5. Data exploration – Introduction to Data Wrangling, Cleaning, Analysis, and Visualization with Python and Pandas

Display data

To display the DataFrame, we can run a cell with the variable name of the DataFrame

refugee_df

Let’s take a look at a few elements in this DataFame:

Index
- The bolded ascending numbers in the very left-hand column of the DataFrame is called the Pandas Index. You can select rows based on the Index.
- By default, the Index is a sequence of numbers starting with zero.

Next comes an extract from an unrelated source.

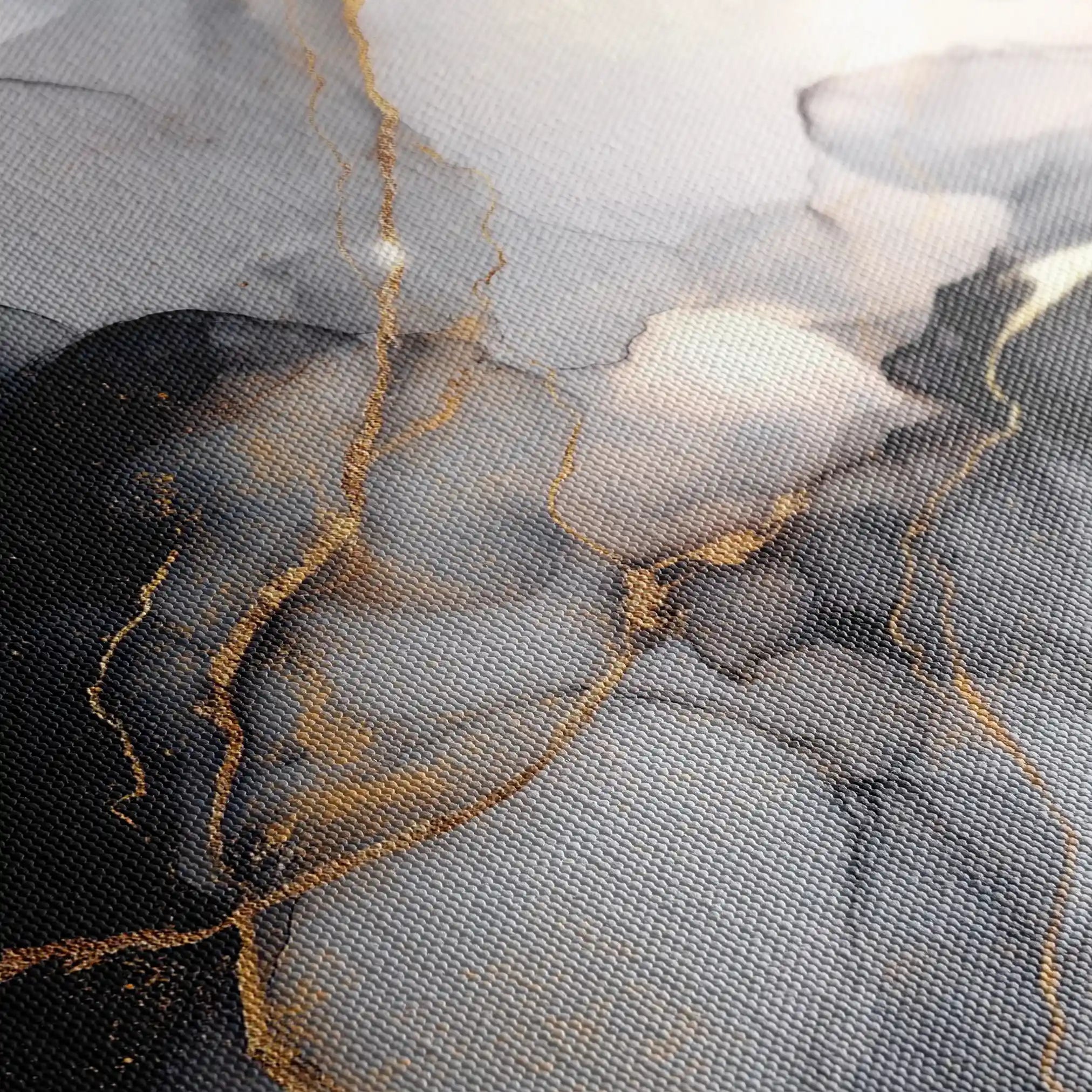 Abstract 1437 Canvas Art 60 x 40 cm / Black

However, you can change the Index to something else, such as one of the columns in your dataset.
- The index is a Unique ID
Truncation
- The DataFrame is truncated, signaled by the ellipses in the middle … of every column.
- The DataFrame is truncated because we set our default display settings to 100 rows. Anything more than 100 rows will be truncated. To display all the rows, we would need to alter Pandas’ default display settings again.
Rows x Columns
- Pandas reports how many rows and columns are in this dataset at the bottom of the output. Our DataFrame has 121,245 rows × 5 columns.
NAN
- NaN is the Pandas value for any missing data.

We can also display the first n rows of the DataFrame with the .head() method

refugee_df.head(2)

refugee_df.head(15)

We can also look at a random sample of data with the .sample() method

refugee_df.sample(15)

Terms used in lesson:

.head(): .head() is a method in the Pandas library that will display the top n rows of a DataFrame.

.sample(): .sample() is a method in the Pandas library that will display a random sample of n rows in a DataFrame.

NaN: NaN is the Pandas value for any missing data.